Apr 19
physics
Discuss some ideas in the physics of information.
This stuff is by and large full of deep theoretical
physics, so most of what we can do here is hand waving.
some sources:
From wikipedia's "holographic principle":
In his 2003 article published in Scientific American magazine,
Jacob Bekenstein summarized a current trend started by
John Archibald Wheeler, which suggests scientists may
"regard the physical world as made of information, with
energy and matter as incidentals."
some of the ideas are:
- deep connection between physics entropy & information entropy
- physics is deterministic (even quantum wave equations) & reversible, so information is "conserved"
- does then matter flowing into a black hole destroy information?
- "black holes have no hair"
- hawking radiation - no information content?
The full theoretical physics of all this seems to be tied up in
a complete theory of quantum gravity ... which we don't have.
So there's a fair amount of wiggle room out there.
zero knowledge proofs
Google that for lots of references.
The typical approach is to split the "knowledge"

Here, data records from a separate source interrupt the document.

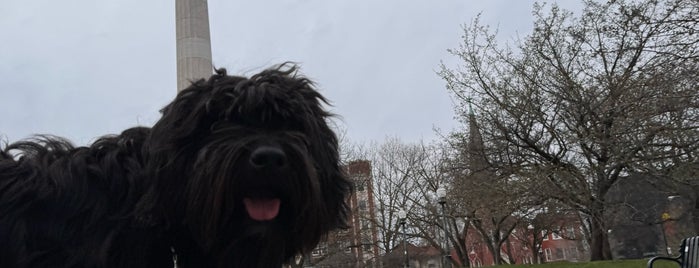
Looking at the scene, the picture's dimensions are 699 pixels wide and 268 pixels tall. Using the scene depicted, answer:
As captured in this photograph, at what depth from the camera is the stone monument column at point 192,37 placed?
61.3 feet

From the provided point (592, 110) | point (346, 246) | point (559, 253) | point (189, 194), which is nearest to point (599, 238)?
point (592, 110)

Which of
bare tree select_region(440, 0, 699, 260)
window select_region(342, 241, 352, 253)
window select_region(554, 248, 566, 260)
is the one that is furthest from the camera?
window select_region(554, 248, 566, 260)

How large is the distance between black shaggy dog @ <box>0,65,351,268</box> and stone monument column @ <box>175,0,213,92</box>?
53.9ft

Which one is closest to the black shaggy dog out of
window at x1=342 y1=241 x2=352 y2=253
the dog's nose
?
the dog's nose

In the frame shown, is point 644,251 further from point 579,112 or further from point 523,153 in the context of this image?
point 579,112

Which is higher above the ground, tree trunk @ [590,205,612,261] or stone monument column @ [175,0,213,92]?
stone monument column @ [175,0,213,92]

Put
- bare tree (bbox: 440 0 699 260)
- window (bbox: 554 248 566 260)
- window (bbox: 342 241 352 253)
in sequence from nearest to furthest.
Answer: bare tree (bbox: 440 0 699 260) → window (bbox: 342 241 352 253) → window (bbox: 554 248 566 260)

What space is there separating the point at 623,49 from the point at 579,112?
2.59m

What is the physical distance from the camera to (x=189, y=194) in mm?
2088

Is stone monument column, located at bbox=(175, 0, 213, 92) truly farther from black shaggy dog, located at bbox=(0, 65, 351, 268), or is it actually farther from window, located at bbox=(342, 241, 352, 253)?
window, located at bbox=(342, 241, 352, 253)

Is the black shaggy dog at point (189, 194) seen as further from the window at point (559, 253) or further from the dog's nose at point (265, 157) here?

somehow into two pieces, both of which together
reveal the secret. Then in an interactive
dialog between a "prover" and a "verifier"

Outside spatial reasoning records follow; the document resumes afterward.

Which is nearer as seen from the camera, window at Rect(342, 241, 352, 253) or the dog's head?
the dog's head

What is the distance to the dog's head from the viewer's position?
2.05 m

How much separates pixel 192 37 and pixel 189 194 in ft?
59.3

- the prover digitally signs the 2 pieces, and offers to show either to verifier
- verifier picks either and is shown that it is correct, but does *not* get to see the other half
- repeat many times, with probability of "prover is guessing answer" dropping by 1/2 on each iteration
Do this for the hamilton circuit of a graph. The two pieces can be
- relabeling (isomorphism) of vertices, and
- traversal sequence in terms of new labels
Class exercise : prove that you've solved a sudoko ... without revealing the solution.